アキ先生の一言によって、平民のくせに自分たちと同じ修行の旅に出ることになったエドワード。
どうせ何のとりえもない平民だと考えていたが、彼と共に修行をするたびにその魔力量が本当に高いことは彼の目にもわかってしまった。
そして、その実力をアキ先生が認めていることも。
貴族の長男で欲しいものはなんでも手に入っていたクリス。
本来なら、ある程度の実力がなければ弟子入りすることができないアキ先生のもとにも、父の権力を使って取り巻きたちと共に組み込んでもらった。
コネで入って来た自分と、本当の実力のある平民。
その力の差は誰の目に見ても明らかなことだったが、その事実がクリスの高いプライドを刺激した。
彼の感情の矛先は全て、自分よりも弱いエドワードのもとへと向かうことになった。
エドワードのことを「平民」とののしり、その実力を認めない。
アキ先生の見ていないところでは、彼を取り囲んでいじめをしたりもしていた。
それでもあきらめずについてくるクリスのことが腹立たしくて仕方がなくて、ついにこの日、彼は最終手段に出たわけだ。
穴の底へと落ちていく時の、エドワードの驚いた顔がまだクリスの頭の中で再生されている。
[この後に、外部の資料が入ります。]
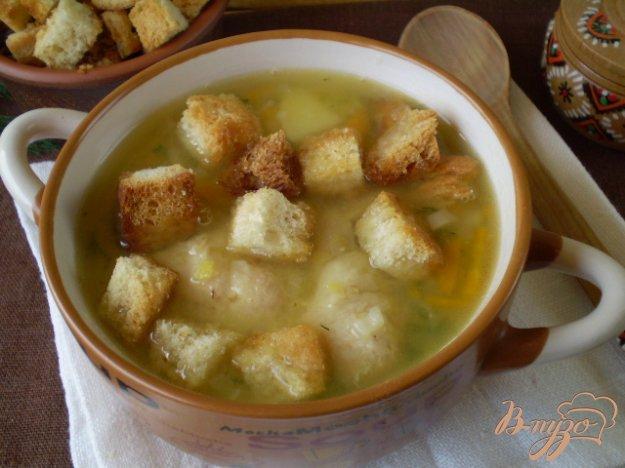 фото рецепта: Суп гороховый с белыми сухариками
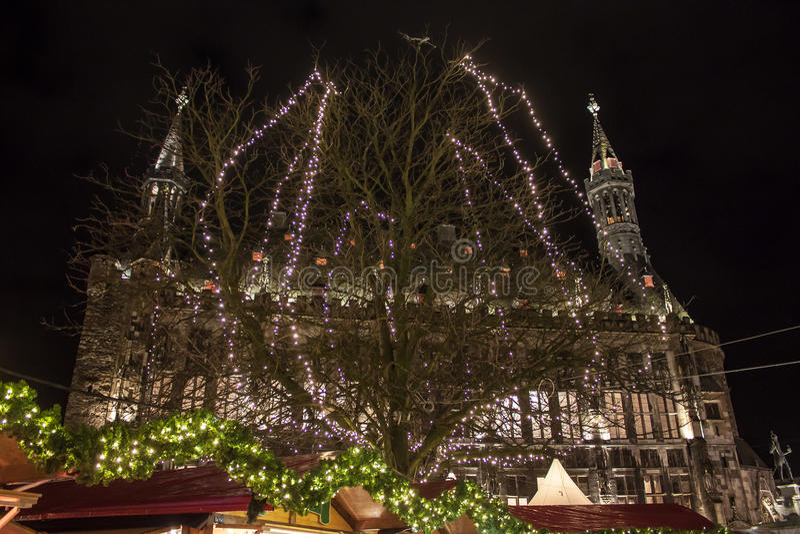 Ayuntamiento y decoración de la Navidad en Aquisgrán fotografía de archivo libre de regalías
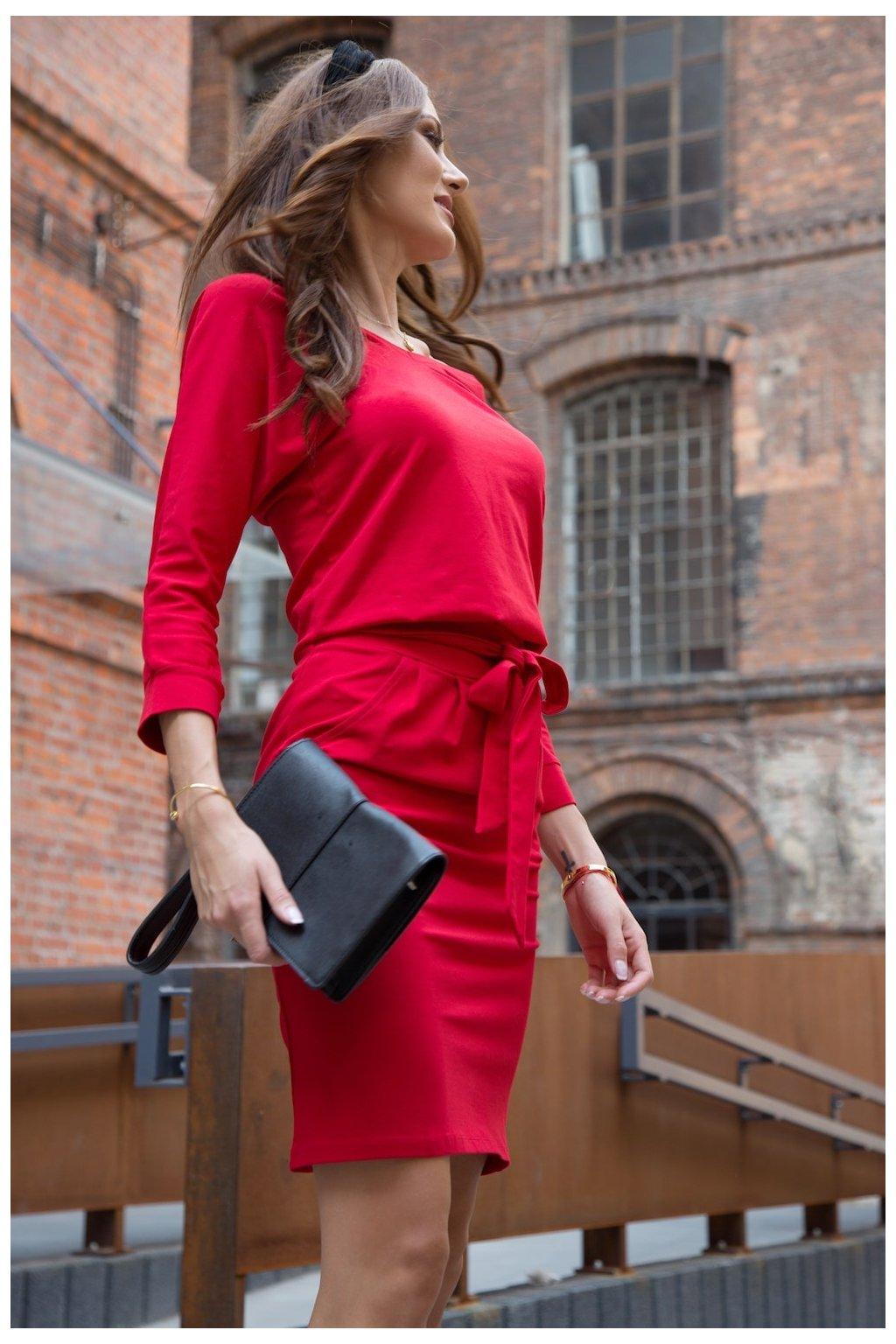 Šaty Fasardi s vázáním v pase červené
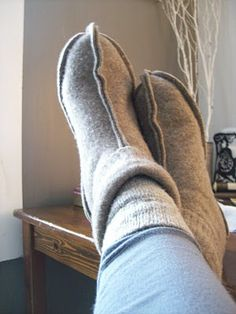 Slippers made from a felted sweater. (... just because they look simple ... k)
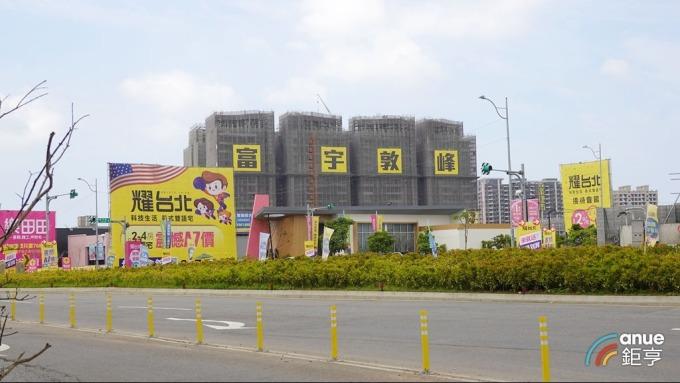富宇建設去年北台灣推案量約271.5億元,在A7重劃區案量進250億元。(鉅亨網記者張欽發攝)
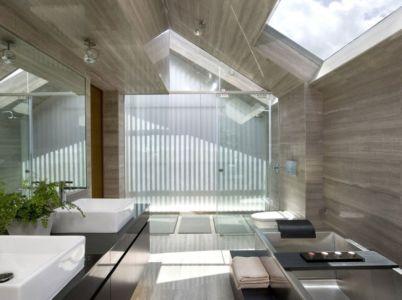 baignoire et lavabos - OOI House par Czarl Architects - Singapour
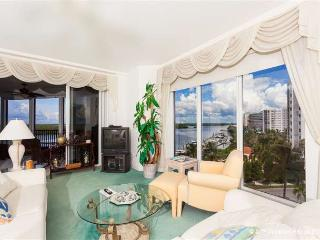 Waterside 152, 5th Floor, Gym, Elevator, Heated Pool - Fort Myers Beach vacation rentals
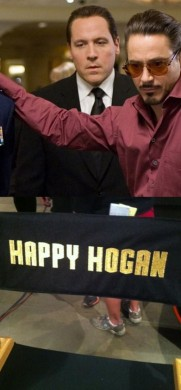 Jon Favreu como Happy Hogan
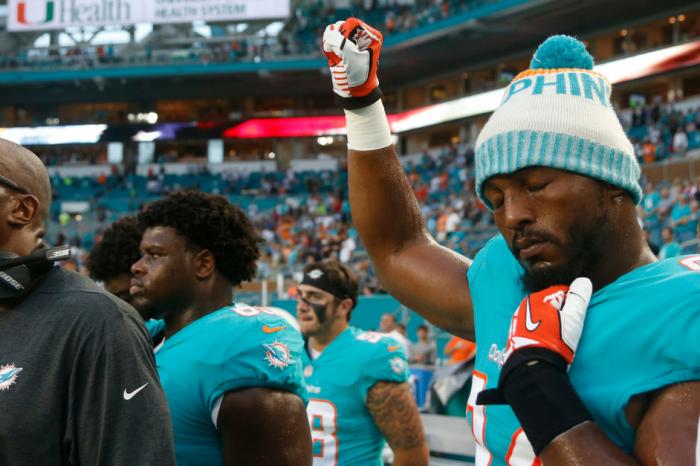 Anthem Protests Lead Florida Union to Urge Police Boycotts of NFL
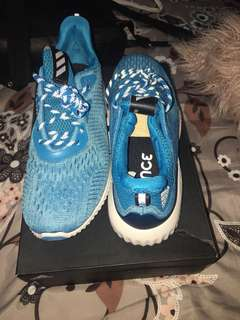 Adidas Alpha Bounce Running Shoes Size 9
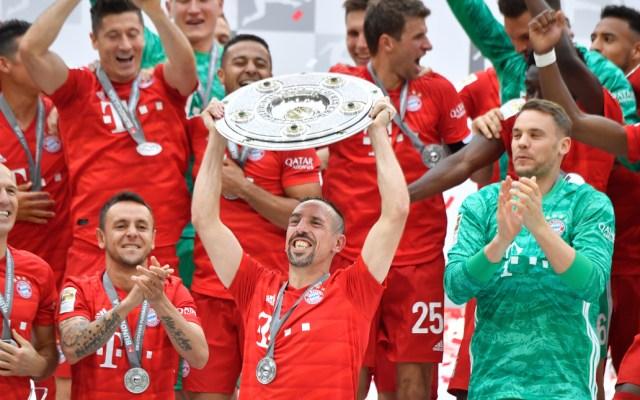 Bayern de Múnich conquista su séptima Bundesliga consecutiva - Antes del inicio del partido contra el Eintracht Fráncfort, el Bayern preparó una breve ceremonia en la que la afición del Allianz Arena pudo ovacionarlos. Foto de AFP
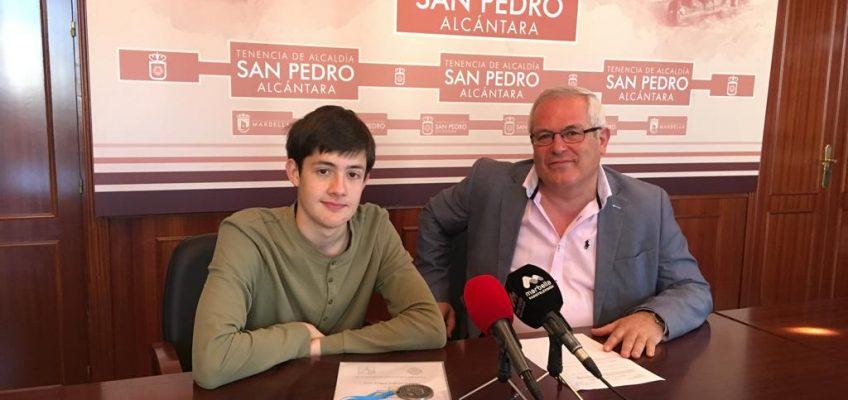 Rafael Piña recibe al sampedreño José Ángel Gálvez, medalla de plata en la  55ª Olimpiada Matemática Española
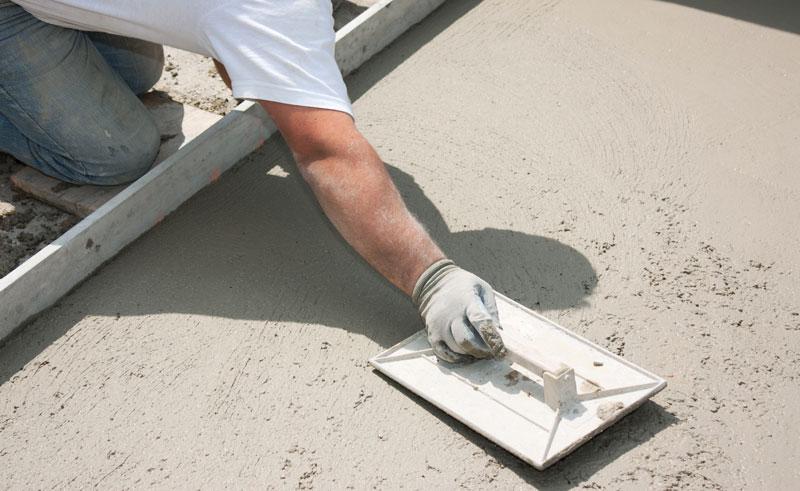 outils du maçon platroir et lisseuse
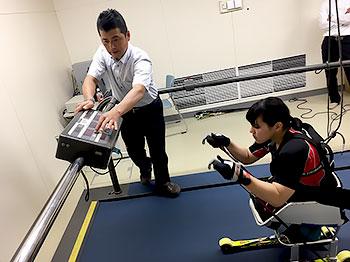 [写真]トレッドミルでトレーニングする新田のんの選手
この日のために、わざわざ家から使用人を呼び出して洞窟の中を調査させていた。
誰にも見つからない様に、彼を陥れることができる場所。
そして、一度落ちてしまえば決して自力では脱出することができない場所。
エドワードを突き落したあの穴は、その条件を満たすのに最適な場所だった。
ここまで、全てはクリスの思い通りに事が進んでいた。
「さて、それじゃあそろそろ次の作戦に移るとするか」
「あの、クリス様……」
「なんだよ」
「本当にさっき言っていたことを決行なさるのですか? あの平民だけではなくて、アキ先生まで陥れようなんて……」
クリスの取り巻きの一人が恐る恐るクリスに訊ねていた。
彼らはクリスの家に従っている下級貴族の息子たち。
物心ついた時から、クリスの行くところに付いていき、彼の言う言葉には絶対服従する様にと教わって来た。
欲しいものはどんな手段でも手に入れようとする、プライド高いクリス。
彼の欲望の底知れなさには、取り巻きたちも息を飲んでしまうことがあるほどだった。
そして、ついに彼は国指定のSランクの使役者であるアキすらもその手中に収めようと画策し始めた。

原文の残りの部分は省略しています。